• CONSIGNES:
**a)** Recopiez fidèlement, dans le texte source, le passage qui s'ouvre sur les mots contenant « Remarque. Ce fait » et se termine par « vie antérieure ! ».
**b)** Reformulez de manière plus concise le paragraphe du texte source qui commence par « Remarque. Ce fait est plein », en conservant ses faits principaux.

• TEXTE SOURCE:

◇ ◇ ◇ ◇

Remarque. Ce fait est plein d’enseignements pour quiconque méditera les paroles de cet Esprit dans ces deux communications ; tous les grands principes du Spiritisme s’y trouvent réunis. Dès la première, l’Esprit montre sa supériorité par son langage ; comme une fée bienfaisante, il vient protéger celui qui ne l’a pas rebuté sous les haillons de la misère. C’est une application de ces maximes de l’Évangile : « Les grands seront abaissés et les petits seront élevés ( † ) ; bienheureux les humbles ; bienheureux les affligés, car ils seront consolés ( † ) ; ne méprisez pas les petits ( † ), car celui qui est petit en ce monde peut être plus grand que vous ne croyez. » Que ceux qui nient la réincarnation comme contraire à la justice de Dieu, expliquent la position de cette femme vouée au malheur dès sa naissance par ses infirmités, autrement que par une vie antérieure !
4. — Cette communication ayant été transmise à M. Aubert, il obtint de son côté celle qui suit, et qui en est la confirmation.

◇ ◇ ◇ ◇

• MATÉRIEL SOURCE:
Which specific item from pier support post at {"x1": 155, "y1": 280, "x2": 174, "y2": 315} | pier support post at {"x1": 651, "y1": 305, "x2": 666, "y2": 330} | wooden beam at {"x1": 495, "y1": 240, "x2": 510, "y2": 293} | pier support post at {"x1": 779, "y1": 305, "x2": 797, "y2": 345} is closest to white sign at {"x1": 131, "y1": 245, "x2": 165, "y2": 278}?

◇ ◇ ◇ ◇

• RÉPONSES ATTENDUES:
**a)**
Remarque. Ce fait est plein d’enseignements pour quiconque méditera les paroles de cet Esprit dans ces deux communications ; tous les grands principes du Spiritisme s’y trouvent réunis. Dès la première, l’Esprit montre sa supériorité par son langage ; comme une fée bienfaisante, il vient protéger celui qui ne l’a pas rebuté sous les haillons de la misère. C’est une application de ces maximes de l’Évangile : « Les grands seront abaissés et les petits seront élevés ( † ) ; bienheureux les humbles ; bienheureux les affligés, car ils seront consolés ( † ) ; ne méprisez pas les petits ( † ), car celui qui est petit en ce monde peut être plus grand que vous ne croyez. » Que ceux qui nient la réincarnation comme contraire à la justice de Dieu, expliquent la position de cette femme vouée au malheur dès sa naissance par ses infirmités, autrement que par une vie antérieure !

**b)** Les paroles de l'Esprit dans ces deux communications réunissent tous les grands principes du Spiritisme. Dès la première, son langage révèle sa supériorité. Telle une fée bienfaisante, il protège celui qui ne l'a pas rebuté sous les haillons de la misère. Il applique ainsi les maximes de l'Évangile : les grands seront abaissés et les petits élevés, bienheureux les humbles et les affligés, il ne faut pas mépriser les petits. Ceux qui nient la réincarnation comme contraire à la justice de Dieu sont mis au défi d'expliquer autrement que par une vie antérieure le sort de cette femme, vouée au malheur dès sa naissance par ses infirmités.